Anyway, when he went to our part of the floor earlier last night to offer the VTO and I was then standing around since I was on offline, he still managed to acknowledge me. Not that I was expecting otherwise. But he also managed to blurt out a 'happy new year' and then looking at the list he was holding, much to the amusement (?) of one of my teammates who heard him. Dare I say that somehow warmed me? That in spite of all the tension and bad blood between my team and him (my teammates jeer on him and cheer on the failures his team is experiencing), he's still recognizing our connection, dare I say it, to even greet me, in front of them. I just want to make clear that there's nothing on my end anymore. It's just the after effects of the before. And this kind of attention from someone you craved attention from before is not so unwelcome, even if there should be no kind of expectation on my part anymore. It's more like a childhood crush that won't go away, moreso because of all the good feelings that person engenders. Really. And my girlfriends have concluded that it does take a certain type of guy to have that effect on you, sometimes no matter what they did or didn't do. Mine's not exactly your usual goodlooking guy, mind you. And until someone, with a stronger effect who can make you forget about all that, comes along, you'll be stuck in this same limbo for sometime. Well, that's it. I'm just airing out my feelings for one part of this whole nasty thing that's been going on for a while, long before I even had this week-long vacation from work, and with no one to share this to... There's the excuse right there in this Christmas-related post.

something about sleep

                               
It's really different when I go back home. For one, it was my first time to once again spend an entire week there. For most of the past nine years, I've been living here in QC, going home to Dagupan only during sembreaks, and then when I was working, when there were holidays. This time around, with the holidays falling on a Monday and a Tuesday, it was more economical to just take a whole week leave, instead of going home starting on Friday, coming back on Wednesday to work and then leave again on Friday for the next round of festivities. That, and the idea that I really needed to rest after that school-work combo (with an 8:30 am class routine) I've been doing for some weeks now. And so I got to spend both Christmas and New Year's Eve at home, unlike recent years.

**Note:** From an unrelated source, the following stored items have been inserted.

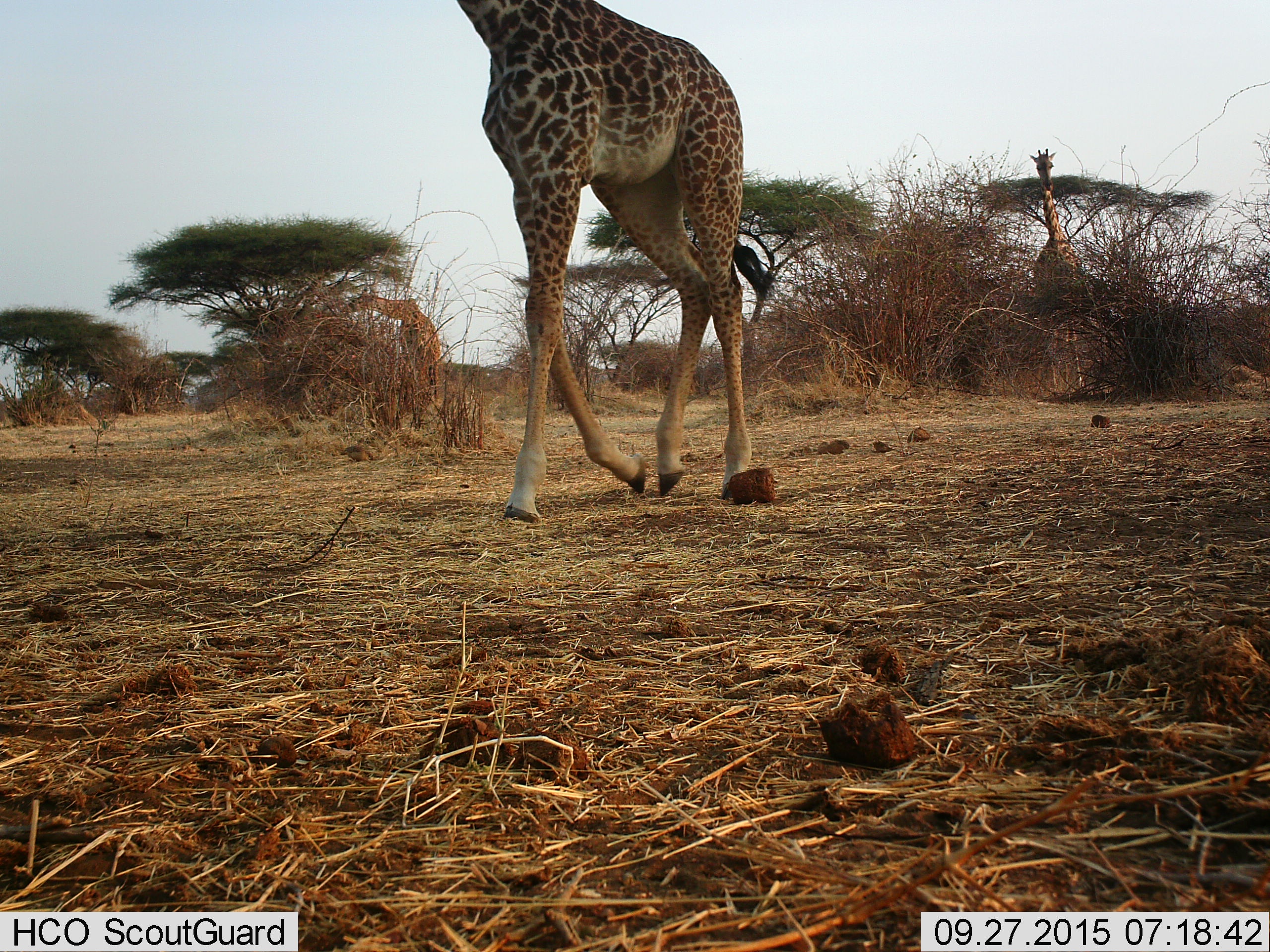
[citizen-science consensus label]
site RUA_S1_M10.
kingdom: Animalia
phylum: Chordata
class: Mammalia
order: Artiodactyla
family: Giraffidae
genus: Giraffa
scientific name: Giraffa camelopardalis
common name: giraffe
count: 3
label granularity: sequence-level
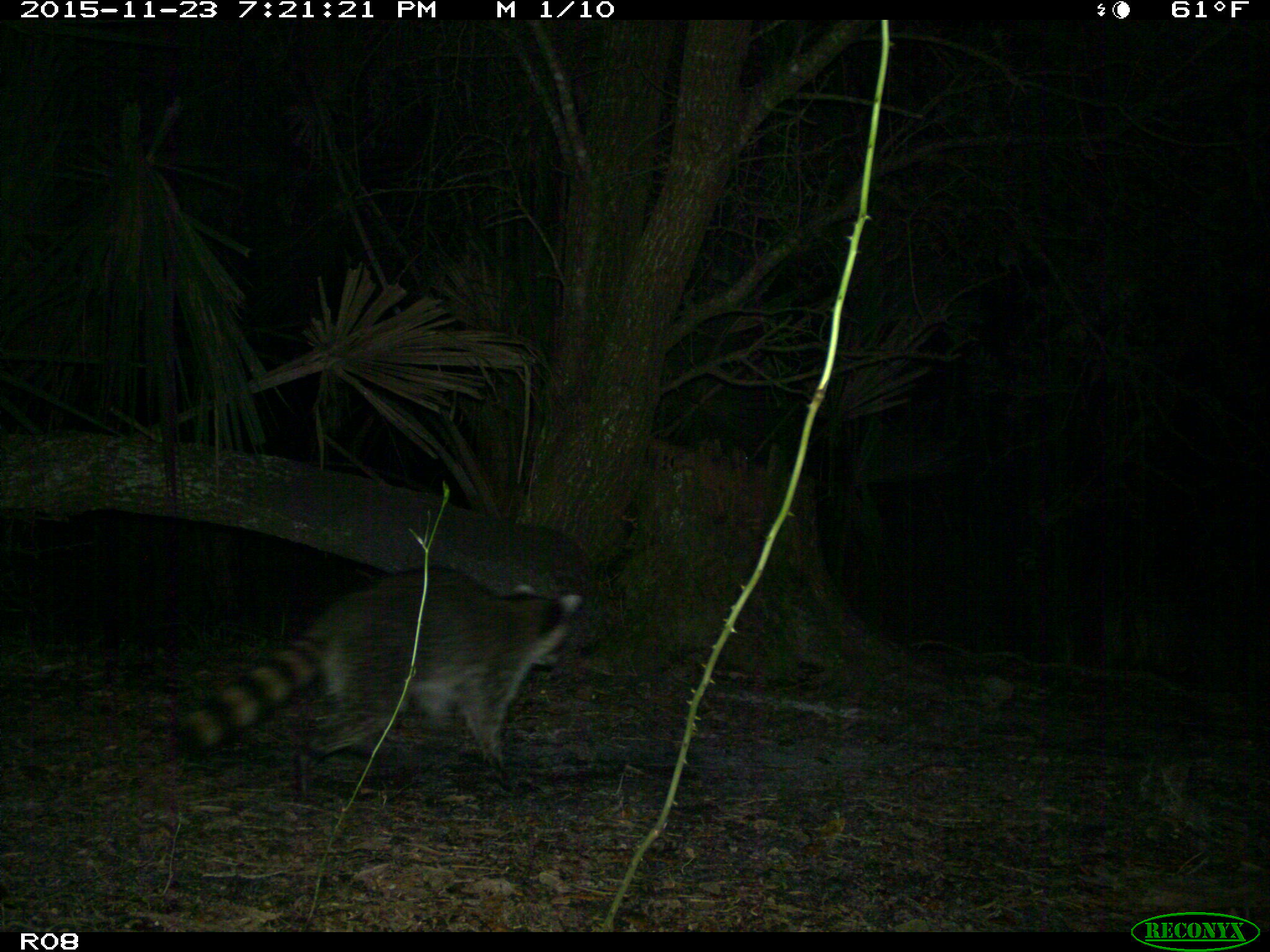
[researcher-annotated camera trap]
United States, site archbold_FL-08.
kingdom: Animalia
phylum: Chordata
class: Mammalia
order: Carnivora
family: Procyonidae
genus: Procyon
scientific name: Procyon lotor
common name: common raccoon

There must be something about home and the habits and consciousness I've formed living there for most of my first 17 years. I didn't think I'd slip so easily into having an almost normal sleep pattern, i.e. sleeping at night, latest at midnight and then waking up, no matter what, the next day at 7. I guess it was the length of time I was staying that brought me back to that previous state. It wasn't like that when I'd go home before for just 2 or 3 days. This after being used to waking up at 10 am onwards for two years now. Surprising. There was even a day when I slept at 4 am because I slept the afternoon before. But since it was Sunday, I still woke up at 7 am that morning. Then we went to church, baked cookies after lunch, tried out a recipe for mojos (which turned into potato chips) and then had my hair dyed by my sister. Was I running on adrenaline then? Maybe. Still slept at midnight that night and still woke up at 7 the next day.